On the Zugzwang and the Delayed Quantum Zwischenzug in Quantum Mechanics

The birth of quantum mechanics in 1925-1926 may be described metaphorically as a scientific zugzwang (being forced to make a move on the chessboard): the old classical language could not longer explain atomic phenomena, yet every move into a new theory required the sacrifice of familiar concepts such as trajectory, visualization, determinism, and simple locality. Heisenberg´s matrix mechanics, Schrödinger´s wave mechanics, Born´s probability interpretation, and Bohr´s complementarity were powerful responses to this crisis. However, the many interpretations of quantum mechanics suggest that the mathematical formalism was accepted before a single agreed physical picture was found. This article proposes the metaphor of the delayed quantum zwischenzug (instead of playing the expected move, a new unexpected move changes the situation of the chessboard): a hidden, unexpected “in-between move” by Nature that may later reopen the interpretive game. Nicholson in 1912 proposed a transverse oscillation of the electron while orbiting around the proton. J.J. Thomson in 1913 postulated unknown attractive and repulsive forces inside of the atom. Quantum chromodynamics in 1964 discovered the composition of protons as three quarks with charges (+2/3e; -1/3e; +2/3e). We propose one delayed quantum zwischenzug, where that composite proton rotates with the light speed c and radiates the Planck action intensity h/4π with the speed v = αc (α is the Sommerfeld fine structure constant).
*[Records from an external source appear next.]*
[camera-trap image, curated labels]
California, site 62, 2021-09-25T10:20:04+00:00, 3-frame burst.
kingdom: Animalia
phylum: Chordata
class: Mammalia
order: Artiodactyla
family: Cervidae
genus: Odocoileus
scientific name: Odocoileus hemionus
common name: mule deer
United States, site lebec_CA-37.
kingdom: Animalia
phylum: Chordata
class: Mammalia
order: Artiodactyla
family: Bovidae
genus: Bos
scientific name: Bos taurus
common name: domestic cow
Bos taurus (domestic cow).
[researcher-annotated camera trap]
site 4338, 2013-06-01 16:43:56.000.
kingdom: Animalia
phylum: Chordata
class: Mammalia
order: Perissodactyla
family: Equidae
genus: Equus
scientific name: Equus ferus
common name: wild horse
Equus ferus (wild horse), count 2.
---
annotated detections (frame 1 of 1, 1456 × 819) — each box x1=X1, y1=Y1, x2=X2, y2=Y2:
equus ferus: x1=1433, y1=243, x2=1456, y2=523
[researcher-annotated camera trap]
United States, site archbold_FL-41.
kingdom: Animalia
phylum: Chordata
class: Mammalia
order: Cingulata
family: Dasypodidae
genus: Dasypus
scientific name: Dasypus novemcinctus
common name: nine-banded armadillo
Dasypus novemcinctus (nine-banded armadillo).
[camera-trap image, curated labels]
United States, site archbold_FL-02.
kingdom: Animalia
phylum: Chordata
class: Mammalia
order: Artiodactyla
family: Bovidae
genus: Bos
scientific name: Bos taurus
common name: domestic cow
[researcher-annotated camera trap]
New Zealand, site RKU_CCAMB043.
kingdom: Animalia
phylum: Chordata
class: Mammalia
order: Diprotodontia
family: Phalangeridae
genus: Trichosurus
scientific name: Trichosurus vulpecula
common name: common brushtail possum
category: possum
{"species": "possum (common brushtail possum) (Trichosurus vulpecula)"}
The orbiting electron oscillates at the distance a0 (the Bohr radius) on the stable orbit. The Coulomb law is expressed through both attractive and repulsive forces as it was anticipated by J.J. Thomson in 1913. The orbiting electron can absorb and release a photon with mass mf. The electron screening by photons modifies the effective electrical charge of that orbiting electron as -1 e/n2. This screening effect influences both attractive and repulsive forces inside of that hydrogen between orbiting electron and the rotating composite proton. This delayed quantum zwischenzug can newly interpret the known mathematical formulae, e.g. the Rydberg energy. The article concludes that the “delayed quantum zwischenzug” is a useful physical picture that preserves quantum predictions while restoring some visualization of events in the inner architecture of the hydrogen.

Keywords: Attractive and Repulsive Forces Inside of Atom, Delayed Quantum Zwischenzug, Planck Action Intensity [Js steradian-1], Zugzwang in Quantum Mechanics.